HIV/AIDS

It's history, impact and current treatments.

How did it begin and spread?

A species of chimpanzee in West Africa is known as the source of the HIV infection in human bodies. The virus was most likely spread because of how humans hunted down these animals for their meat. It was transmitted when the humans came in contact with the infected blood of the chimpanzees. Then whatever the chimps were carrying (most likely simian immunodeficiency) mutated into what we call HIV today. Over several years the virus would spread all over Africa and then to the rest of the world.

Impact on the world

HIV weakens the immune system by killing off CD4+T cells which are the body's response to intruders. This leaves the body open to be attacked and this will eventually lead to AIDS.

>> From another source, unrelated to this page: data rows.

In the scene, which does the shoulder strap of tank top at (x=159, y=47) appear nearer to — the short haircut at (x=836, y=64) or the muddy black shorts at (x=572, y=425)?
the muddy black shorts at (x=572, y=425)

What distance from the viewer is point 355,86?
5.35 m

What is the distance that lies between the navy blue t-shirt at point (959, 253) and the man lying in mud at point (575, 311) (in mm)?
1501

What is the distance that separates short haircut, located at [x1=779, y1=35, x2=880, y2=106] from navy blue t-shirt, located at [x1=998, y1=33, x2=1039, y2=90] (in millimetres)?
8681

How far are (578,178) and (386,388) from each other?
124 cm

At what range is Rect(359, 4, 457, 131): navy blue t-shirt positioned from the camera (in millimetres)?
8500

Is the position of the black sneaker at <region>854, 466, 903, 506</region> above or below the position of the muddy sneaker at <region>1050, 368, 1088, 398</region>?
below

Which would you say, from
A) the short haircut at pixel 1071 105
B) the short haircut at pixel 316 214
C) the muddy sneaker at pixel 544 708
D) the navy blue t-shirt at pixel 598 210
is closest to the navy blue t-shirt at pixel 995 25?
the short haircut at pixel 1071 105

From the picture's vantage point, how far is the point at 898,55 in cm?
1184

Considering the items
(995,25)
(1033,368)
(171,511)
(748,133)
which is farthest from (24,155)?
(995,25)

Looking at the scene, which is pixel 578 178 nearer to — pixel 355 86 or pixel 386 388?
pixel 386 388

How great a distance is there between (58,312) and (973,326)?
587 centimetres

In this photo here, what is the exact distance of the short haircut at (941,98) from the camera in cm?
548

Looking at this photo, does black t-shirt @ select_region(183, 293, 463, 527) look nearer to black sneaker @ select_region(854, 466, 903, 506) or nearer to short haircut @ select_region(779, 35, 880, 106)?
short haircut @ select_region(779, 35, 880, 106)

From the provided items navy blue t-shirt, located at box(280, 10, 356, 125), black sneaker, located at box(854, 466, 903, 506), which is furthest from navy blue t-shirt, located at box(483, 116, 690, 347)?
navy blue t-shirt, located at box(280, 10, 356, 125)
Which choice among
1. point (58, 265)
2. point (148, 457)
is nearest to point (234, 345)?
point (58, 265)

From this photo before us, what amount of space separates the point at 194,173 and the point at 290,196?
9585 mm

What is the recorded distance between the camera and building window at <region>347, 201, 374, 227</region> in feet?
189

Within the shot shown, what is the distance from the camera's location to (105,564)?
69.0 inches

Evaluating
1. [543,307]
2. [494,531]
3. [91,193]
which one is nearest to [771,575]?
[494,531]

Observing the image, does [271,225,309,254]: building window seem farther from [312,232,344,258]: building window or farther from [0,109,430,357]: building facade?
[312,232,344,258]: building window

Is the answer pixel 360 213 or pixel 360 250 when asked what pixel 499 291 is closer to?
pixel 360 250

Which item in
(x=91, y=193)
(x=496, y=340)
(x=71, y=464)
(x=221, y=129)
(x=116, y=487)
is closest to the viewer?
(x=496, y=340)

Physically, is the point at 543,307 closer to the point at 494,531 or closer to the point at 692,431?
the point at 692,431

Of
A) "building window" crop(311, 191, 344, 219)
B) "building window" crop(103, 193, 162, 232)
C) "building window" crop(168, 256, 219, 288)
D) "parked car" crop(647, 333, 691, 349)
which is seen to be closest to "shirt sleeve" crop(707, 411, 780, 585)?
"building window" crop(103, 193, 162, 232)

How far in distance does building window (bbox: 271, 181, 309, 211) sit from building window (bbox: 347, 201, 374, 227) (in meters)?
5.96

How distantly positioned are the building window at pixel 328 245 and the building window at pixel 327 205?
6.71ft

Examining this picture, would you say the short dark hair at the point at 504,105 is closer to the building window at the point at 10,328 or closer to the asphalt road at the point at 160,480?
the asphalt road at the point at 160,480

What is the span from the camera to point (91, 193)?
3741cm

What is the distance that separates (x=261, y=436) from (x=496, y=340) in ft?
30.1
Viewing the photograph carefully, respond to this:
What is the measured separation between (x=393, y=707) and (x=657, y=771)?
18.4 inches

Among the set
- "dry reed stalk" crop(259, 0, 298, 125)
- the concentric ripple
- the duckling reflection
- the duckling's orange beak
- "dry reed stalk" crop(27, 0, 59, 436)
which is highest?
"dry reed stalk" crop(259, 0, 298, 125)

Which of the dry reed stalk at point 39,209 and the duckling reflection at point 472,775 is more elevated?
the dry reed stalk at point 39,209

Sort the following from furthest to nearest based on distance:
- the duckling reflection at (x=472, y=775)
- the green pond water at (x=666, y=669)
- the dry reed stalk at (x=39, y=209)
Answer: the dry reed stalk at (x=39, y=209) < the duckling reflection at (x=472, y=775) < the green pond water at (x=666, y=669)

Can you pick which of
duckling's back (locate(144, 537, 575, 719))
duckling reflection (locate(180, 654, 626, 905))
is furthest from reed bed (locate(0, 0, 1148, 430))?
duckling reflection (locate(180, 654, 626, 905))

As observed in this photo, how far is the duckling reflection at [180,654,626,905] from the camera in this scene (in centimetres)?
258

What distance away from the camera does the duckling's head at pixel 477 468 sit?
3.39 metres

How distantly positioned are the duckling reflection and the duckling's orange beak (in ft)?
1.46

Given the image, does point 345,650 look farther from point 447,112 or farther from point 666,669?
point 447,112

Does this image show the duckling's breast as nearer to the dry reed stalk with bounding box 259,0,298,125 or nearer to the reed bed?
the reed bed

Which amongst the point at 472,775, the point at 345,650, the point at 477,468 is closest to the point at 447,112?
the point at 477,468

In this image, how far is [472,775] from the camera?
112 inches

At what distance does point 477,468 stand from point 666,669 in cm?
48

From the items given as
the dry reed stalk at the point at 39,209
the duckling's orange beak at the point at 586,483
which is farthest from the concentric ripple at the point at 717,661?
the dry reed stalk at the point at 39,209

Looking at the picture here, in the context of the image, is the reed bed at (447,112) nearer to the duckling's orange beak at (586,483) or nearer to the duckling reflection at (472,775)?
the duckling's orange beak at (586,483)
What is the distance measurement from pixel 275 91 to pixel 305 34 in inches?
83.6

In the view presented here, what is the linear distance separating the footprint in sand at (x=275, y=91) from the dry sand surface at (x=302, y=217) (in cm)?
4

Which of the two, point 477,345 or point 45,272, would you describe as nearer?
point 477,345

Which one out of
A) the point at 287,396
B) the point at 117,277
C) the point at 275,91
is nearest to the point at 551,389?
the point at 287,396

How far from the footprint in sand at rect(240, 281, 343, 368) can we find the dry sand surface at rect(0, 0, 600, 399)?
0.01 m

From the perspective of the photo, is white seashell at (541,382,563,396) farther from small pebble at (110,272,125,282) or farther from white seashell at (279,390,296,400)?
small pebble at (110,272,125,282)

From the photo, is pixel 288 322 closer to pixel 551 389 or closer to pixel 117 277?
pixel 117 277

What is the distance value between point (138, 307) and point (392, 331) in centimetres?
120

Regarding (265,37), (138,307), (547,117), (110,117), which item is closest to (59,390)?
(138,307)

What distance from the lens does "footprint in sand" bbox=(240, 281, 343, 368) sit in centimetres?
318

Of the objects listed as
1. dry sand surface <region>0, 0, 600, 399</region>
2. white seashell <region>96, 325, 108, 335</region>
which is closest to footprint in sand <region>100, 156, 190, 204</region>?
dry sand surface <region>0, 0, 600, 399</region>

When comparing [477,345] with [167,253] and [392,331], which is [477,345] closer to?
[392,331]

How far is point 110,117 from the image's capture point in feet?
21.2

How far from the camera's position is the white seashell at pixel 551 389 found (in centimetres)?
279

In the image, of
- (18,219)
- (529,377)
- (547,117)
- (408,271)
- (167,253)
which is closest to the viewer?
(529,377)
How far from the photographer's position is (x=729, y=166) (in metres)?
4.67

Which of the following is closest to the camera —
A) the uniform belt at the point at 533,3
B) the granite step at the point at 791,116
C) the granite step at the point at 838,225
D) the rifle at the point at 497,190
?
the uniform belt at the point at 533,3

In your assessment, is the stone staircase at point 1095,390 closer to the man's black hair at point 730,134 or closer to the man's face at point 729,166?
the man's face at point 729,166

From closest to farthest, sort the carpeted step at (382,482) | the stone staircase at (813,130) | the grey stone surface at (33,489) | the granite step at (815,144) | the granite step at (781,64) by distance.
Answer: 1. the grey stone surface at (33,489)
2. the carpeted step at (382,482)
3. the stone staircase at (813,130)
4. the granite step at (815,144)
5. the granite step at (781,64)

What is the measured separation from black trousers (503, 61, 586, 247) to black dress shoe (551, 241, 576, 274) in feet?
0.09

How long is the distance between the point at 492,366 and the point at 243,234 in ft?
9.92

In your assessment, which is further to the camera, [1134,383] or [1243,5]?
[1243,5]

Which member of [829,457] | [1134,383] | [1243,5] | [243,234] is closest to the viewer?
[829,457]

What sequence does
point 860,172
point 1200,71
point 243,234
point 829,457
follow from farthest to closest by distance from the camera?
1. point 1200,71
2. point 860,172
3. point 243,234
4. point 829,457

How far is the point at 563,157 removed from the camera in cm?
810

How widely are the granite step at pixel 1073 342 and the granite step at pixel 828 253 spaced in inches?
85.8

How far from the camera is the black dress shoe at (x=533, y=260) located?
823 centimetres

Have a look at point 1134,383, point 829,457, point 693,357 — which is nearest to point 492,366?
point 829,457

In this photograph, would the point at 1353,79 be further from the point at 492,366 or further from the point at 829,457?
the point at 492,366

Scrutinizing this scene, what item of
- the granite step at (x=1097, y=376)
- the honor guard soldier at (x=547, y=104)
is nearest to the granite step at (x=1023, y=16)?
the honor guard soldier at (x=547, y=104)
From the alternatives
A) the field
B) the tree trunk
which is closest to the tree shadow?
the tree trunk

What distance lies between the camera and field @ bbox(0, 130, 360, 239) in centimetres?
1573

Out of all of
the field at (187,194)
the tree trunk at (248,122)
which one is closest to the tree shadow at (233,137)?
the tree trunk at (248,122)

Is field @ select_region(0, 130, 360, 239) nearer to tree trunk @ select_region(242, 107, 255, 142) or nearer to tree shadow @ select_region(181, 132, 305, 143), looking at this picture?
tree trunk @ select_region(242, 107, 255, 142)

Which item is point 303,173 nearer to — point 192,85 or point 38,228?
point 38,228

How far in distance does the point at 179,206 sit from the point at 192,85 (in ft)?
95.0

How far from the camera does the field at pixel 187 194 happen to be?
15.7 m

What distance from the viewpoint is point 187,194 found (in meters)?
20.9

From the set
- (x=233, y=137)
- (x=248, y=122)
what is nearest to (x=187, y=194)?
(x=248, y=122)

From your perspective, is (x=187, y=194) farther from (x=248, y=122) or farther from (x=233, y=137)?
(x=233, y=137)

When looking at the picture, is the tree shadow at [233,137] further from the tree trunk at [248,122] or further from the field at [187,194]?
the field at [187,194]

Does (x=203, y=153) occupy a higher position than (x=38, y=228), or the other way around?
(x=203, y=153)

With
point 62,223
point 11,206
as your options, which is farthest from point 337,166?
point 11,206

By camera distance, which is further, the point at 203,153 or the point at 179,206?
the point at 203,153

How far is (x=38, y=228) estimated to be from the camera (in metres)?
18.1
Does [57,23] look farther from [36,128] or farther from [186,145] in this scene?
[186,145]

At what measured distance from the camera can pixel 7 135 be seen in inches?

HIV/AIDS affects the whole world and it's infection rates are increasing rapidly, currently near 42 million people are living with it.

HIV/AIDS affects every country in the world and in many infection rates are increasing rapidly. Today, an estimated 42 million people live with HIV/AIDS. Sub-Saharan Africa is the region of the world worst affected. Nearly three-quarters of persons living with HIV/AIDS (PLWHA) are in sub-Saharan Africa. Of the 3.1 million people who died of HIV/AIDS in 2002, 2.4 million were in sub-Saharan Africa. The disease has already orphaned 12 million children in Africa and that number could grow to a staggering 40 million by 2010.